- **SET TASK**: Can you reproduce every one of the following entries word for word?

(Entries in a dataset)
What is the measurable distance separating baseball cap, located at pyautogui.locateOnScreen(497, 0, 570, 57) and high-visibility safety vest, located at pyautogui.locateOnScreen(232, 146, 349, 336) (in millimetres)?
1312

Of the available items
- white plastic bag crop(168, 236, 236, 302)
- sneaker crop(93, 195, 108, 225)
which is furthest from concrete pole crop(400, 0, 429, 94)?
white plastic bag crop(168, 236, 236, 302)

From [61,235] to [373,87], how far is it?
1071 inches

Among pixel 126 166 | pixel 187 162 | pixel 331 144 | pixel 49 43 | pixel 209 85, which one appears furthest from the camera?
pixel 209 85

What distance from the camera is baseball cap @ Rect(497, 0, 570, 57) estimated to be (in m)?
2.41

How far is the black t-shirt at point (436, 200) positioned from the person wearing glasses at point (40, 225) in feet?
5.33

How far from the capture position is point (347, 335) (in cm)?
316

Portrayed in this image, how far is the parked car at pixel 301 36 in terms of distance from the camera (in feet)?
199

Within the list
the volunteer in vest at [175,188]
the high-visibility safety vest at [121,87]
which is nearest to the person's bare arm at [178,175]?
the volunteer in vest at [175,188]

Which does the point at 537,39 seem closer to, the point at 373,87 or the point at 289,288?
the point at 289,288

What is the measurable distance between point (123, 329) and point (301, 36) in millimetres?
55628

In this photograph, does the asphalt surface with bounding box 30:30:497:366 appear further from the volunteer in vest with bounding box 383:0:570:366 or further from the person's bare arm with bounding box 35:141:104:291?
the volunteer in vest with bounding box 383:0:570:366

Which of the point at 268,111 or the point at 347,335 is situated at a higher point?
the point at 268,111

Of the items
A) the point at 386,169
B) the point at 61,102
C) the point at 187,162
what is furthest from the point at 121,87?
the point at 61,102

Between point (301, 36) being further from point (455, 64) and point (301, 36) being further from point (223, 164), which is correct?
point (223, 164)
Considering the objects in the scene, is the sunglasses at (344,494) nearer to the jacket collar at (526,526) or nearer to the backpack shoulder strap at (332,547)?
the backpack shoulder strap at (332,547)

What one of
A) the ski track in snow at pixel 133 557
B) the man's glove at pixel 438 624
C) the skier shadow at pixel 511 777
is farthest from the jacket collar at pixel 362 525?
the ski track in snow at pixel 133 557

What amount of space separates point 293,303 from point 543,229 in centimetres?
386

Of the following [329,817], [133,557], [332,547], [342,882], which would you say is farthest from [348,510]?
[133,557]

- **WRITTEN ANSWER**:
What is the measurable distance separating baseball cap, located at pyautogui.locateOnScreen(497, 0, 570, 57) and high-visibility safety vest, located at pyautogui.locateOnScreen(232, 146, 349, 336) (in millimetres)?
1312

Of the available items
- white plastic bag crop(168, 236, 236, 302)
- sneaker crop(93, 195, 108, 225)
which is furthest from concrete pole crop(400, 0, 429, 94)?
white plastic bag crop(168, 236, 236, 302)

From [61,235] to [373,87], how far is it?
1071 inches

Among pixel 126 166 | pixel 187 162 | pixel 331 144 | pixel 49 43 | pixel 209 85, which one appears furthest from the camera?
pixel 209 85

What distance from the camera is baseball cap @ Rect(497, 0, 570, 57) estimated to be (in m)?
2.41

How far is the black t-shirt at point (436, 200) positioned from the person wearing glasses at point (40, 225) in feet?
5.33

How far from the capture position is point (347, 335) (in cm)?
316

Portrayed in this image, how far is the parked car at pixel 301 36 in terms of distance from the camera (in feet)?
199

Within the list
the volunteer in vest at [175,188]
the high-visibility safety vest at [121,87]
which is nearest to the person's bare arm at [178,175]?
the volunteer in vest at [175,188]

Which does the point at 537,39 seem closer to, the point at 373,87 or the point at 289,288?
the point at 289,288

What is the measurable distance between point (123, 329) and point (301, 36) in millimetres?
55628

In this photograph, does the asphalt surface with bounding box 30:30:497:366 appear further from the volunteer in vest with bounding box 383:0:570:366 or further from the person's bare arm with bounding box 35:141:104:291?
the volunteer in vest with bounding box 383:0:570:366

Which of the point at 268,111 or the point at 347,335 is situated at a higher point?
the point at 268,111

Of the items
A) the point at 386,169
B) the point at 61,102
C) the point at 187,162
what is furthest from the point at 121,87?
the point at 61,102

Between point (301, 36) being further from point (455, 64) and point (301, 36) being further from point (223, 164), which is correct?
point (223, 164)
Considering the objects in the scene, is the sunglasses at (344,494) nearer to the jacket collar at (526,526) or nearer to the backpack shoulder strap at (332,547)?
the backpack shoulder strap at (332,547)

What one of
A) the ski track in snow at pixel 133 557
B) the man's glove at pixel 438 624
C) the skier shadow at pixel 511 777
is farthest from the jacket collar at pixel 362 525?
the ski track in snow at pixel 133 557

What amount of space separates point 293,303 from point 543,229 in centimetres?
386

Of the following [329,817], [133,557], [332,547], [342,882], which would you say is farthest from [348,510]?
[133,557]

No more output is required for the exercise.